Es el talento de narradora de Laura Ramos lo que imprime un tono exacto a Las señoritas. Las historias de aquellas maestras que Sarmiento hizo venir desde Estados Unidos y ejercieron su función en varios puntos de la Argentina no precisan verse enfatizadas por adjetivaciones épicas: lo admirable se suscita, por así decir, como por sí mismo.
Sarmiento tenía sus cosas, ya lo sabemos. Pero en tiempos como los nuestros, en los que se aprecia la displicencia cínica del dejar correr bajo el consejo de prescindencia del “soltar”, qué bien luce, por contraste, el hábito de obstinación de Sarmiento, su seguirla y seguirla y seguirla. Sarmiento no sabía soltar ni tenía intención de aprenderlo. Había en su temperamento, en los términos de la época que le tocó, algo que lo impulsaba a no atenerse a lo que ya existía, a forjar lo que aún no existía y parecía no poder existir.
Las historias de aquellas maestras son historias de emancipación, más acá o más allá de los límites de su tiempo. Historias de mujeres que no hubieron de emanciparse sin mirar más allá de sí mismas, al indicarles, por ejemplo, a ciertas alumnas, que al ir a la escuela no tenían por qué hacerse llevar las cosas por un sirviente.

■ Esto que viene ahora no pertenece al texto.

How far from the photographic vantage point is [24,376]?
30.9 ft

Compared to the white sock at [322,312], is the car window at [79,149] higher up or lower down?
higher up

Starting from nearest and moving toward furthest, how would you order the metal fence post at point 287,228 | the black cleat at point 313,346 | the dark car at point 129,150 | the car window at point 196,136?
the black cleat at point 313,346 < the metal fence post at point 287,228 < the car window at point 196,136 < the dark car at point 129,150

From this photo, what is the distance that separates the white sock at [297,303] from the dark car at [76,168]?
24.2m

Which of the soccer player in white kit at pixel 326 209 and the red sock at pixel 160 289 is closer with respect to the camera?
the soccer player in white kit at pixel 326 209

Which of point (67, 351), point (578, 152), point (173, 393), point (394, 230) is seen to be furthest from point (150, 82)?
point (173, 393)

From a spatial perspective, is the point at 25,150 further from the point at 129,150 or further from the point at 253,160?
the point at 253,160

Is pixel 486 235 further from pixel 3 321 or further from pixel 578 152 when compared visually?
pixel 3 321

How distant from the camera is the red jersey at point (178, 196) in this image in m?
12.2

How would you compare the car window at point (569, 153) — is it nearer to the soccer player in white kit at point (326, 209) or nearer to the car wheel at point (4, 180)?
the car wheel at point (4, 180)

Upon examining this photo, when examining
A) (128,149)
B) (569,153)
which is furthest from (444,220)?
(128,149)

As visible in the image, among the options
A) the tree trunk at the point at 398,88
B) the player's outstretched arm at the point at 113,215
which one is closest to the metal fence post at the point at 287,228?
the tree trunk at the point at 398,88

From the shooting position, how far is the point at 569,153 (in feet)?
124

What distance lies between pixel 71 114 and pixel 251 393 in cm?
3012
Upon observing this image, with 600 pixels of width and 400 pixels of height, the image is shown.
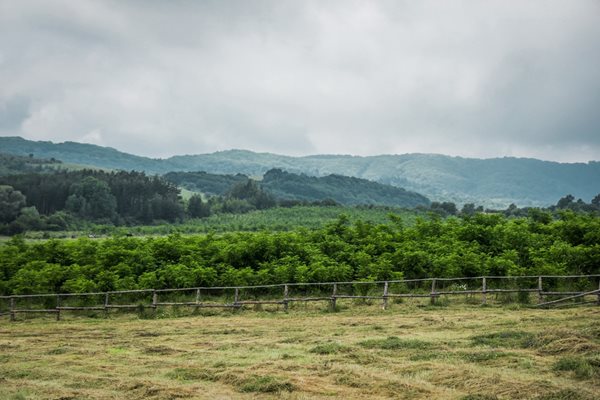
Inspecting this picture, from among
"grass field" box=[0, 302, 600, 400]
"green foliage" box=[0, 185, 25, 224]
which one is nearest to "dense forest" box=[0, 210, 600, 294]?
"grass field" box=[0, 302, 600, 400]

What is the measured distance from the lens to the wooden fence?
2875 cm

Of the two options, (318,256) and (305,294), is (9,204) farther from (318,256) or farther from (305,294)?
(305,294)

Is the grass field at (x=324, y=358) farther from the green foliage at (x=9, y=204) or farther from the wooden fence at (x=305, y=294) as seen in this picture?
the green foliage at (x=9, y=204)

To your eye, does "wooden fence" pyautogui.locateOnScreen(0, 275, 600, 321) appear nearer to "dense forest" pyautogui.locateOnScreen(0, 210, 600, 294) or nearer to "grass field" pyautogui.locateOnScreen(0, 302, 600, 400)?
"dense forest" pyautogui.locateOnScreen(0, 210, 600, 294)

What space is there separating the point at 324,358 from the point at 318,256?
1863 cm

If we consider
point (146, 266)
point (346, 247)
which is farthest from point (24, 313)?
point (346, 247)

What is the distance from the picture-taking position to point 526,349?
55.4 feet

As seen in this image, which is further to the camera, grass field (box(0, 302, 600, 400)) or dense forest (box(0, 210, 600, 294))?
dense forest (box(0, 210, 600, 294))

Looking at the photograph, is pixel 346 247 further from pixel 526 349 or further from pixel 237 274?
pixel 526 349

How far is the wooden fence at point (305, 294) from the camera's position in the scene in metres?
28.8

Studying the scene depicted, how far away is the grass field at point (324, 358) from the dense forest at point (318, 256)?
7.55 m

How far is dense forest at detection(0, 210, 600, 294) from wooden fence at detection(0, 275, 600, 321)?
0.70 metres

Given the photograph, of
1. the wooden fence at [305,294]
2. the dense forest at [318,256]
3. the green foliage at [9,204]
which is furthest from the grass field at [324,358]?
the green foliage at [9,204]

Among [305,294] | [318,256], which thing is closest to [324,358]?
[305,294]
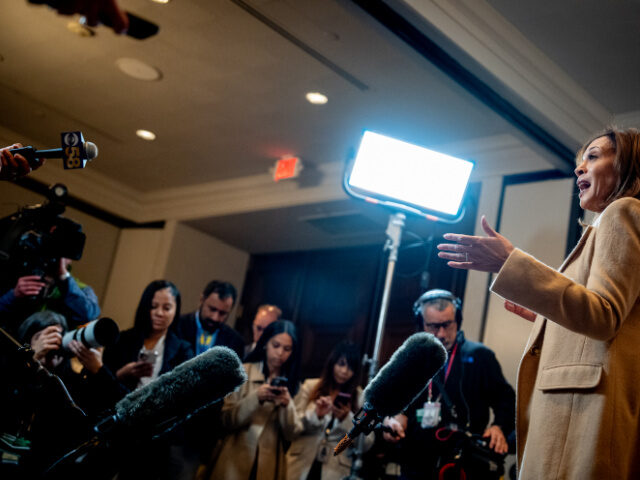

Ramos consigna en varios momentos cuánto se les pagaba a estas maestras por su trabajo, lo coteja con lo que ganaban los docentes locales, se interesa por el valor real de esas remuneraciones. Estas historias rebosan de vocaciones y sacrificios, pero no son historias de sacerdocios sin anclaje real. Hay
maestras que trabajan y hay salarios, hay sitios concretos que es preciso poner en condiciones para que enseñar y aprender resulte posible. Se evita así el gesto vacuo y tan corriente de clamar en abstracto por la importancia de la educación, sin tocar el tema específico del presupuesto que se le destina: quiénes luchan por su aumento y quiénes no hacen sino retacearlo y reducirlo.